Transportation Corps

From Wikipedia, the free encyclopedia
Jump to: navigation, search
Transportation Corps branch insignia
Transportation Corps regimental insignia

The Transportation Corps was established 31 July 1942 by Executive Order 9082. The Transportation Corps is a combat service support branch of the U.S. Army, and was headquartered at Fort Eustis, Virginia, but has now moved to Fort Lee, Virginia.citation needed The Transportation Corps is responsible for the movement of personnel and material by truck, rail, air, and sea. Its motto is "Spearhead of Logistics," and it is currently the third smallest branch of the Army.1 According to an article in the Army News Service, "The first students to attend classes at the new Transportation School will be those enrolled in the transportation management coordinator course - MOS 88N (Military Occupational Specialty). It is the only one of the seven transportation MOS-producing courses that will be taught at Fort Lee (the others are taught elsewhere)."2 For example, Watercraft Operator (MOS 88K) and Watercraft Engineer (MOS 88L) training is conducted at Fort Eustis, Virginia, as Fort Eustis is the main housing of the Army's Watercraft. Motor Transportation Operator (truck driver, MOS 88M) training is conducted at Fort Leonard Wood, Missouri. Railway training for Army Reserve soldiers (MOSs 88P, 88T, and 88U) and Army civilian employees has remained at Fort Eustis, as there are only warehouse tracks and no railway system available for training at Fort Lee.

* STATED GOAL 1
Rewrite the dataset entries from the line containing "Within the items" through the end of the entries, replacing "furthest" with "farthest" and keeping everything else the same.

[Dataset entries]
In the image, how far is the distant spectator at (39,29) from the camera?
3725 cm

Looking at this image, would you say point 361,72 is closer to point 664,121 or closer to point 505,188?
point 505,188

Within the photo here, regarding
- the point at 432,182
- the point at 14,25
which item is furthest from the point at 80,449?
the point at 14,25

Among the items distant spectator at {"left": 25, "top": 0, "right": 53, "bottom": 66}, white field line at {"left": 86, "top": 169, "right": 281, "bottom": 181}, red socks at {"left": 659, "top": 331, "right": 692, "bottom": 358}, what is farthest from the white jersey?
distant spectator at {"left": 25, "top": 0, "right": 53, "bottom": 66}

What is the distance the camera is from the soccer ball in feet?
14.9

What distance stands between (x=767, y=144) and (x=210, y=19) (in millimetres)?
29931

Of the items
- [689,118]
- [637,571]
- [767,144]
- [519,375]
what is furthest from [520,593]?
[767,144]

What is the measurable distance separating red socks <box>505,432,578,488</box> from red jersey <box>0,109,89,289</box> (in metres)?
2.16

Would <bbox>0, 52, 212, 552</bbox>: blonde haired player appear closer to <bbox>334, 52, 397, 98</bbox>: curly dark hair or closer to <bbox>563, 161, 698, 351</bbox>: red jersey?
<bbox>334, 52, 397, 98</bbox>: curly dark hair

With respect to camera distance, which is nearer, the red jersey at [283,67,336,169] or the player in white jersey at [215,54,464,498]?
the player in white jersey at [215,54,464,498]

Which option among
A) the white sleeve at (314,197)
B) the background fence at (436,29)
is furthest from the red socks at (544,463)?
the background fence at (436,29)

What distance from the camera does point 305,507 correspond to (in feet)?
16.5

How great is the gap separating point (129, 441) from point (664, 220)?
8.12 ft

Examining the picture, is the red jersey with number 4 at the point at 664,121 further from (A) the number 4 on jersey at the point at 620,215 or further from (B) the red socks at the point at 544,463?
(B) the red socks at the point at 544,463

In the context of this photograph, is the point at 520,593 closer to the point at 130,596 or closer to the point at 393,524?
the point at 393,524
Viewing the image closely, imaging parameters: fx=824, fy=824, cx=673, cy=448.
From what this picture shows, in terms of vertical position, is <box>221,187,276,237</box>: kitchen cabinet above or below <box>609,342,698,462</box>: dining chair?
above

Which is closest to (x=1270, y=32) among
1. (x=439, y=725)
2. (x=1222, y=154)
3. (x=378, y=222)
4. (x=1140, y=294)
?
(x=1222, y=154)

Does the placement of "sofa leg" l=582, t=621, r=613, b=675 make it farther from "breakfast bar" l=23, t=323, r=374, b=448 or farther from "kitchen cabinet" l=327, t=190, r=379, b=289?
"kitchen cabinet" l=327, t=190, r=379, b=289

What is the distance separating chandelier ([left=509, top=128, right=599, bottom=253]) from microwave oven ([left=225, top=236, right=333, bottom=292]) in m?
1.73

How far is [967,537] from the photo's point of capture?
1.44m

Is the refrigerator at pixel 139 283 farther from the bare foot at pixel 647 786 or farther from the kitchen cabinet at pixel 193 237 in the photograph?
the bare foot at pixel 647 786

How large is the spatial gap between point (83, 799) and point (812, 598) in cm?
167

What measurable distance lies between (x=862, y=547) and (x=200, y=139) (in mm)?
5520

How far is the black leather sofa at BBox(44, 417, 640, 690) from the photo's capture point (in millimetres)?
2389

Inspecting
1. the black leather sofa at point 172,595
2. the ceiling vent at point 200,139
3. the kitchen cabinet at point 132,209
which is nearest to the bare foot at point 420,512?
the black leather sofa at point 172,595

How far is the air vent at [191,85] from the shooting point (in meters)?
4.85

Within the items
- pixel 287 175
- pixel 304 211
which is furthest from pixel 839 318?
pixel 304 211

* STATED GOAL 2
According to the Transportation Corps article, why has railway training for Army Reserve soldiers and Army civilian employees stayed at Fort Eustis?

* WRITTEN REPLY 1
Within the items
- pixel 287 175
- pixel 304 211
which is farthest from pixel 839 318?
pixel 304 211

* WRITTEN REPLY 2
Railway training stayed at Fort Eustis because Fort Lee has only warehouse tracks and no railway system available for training.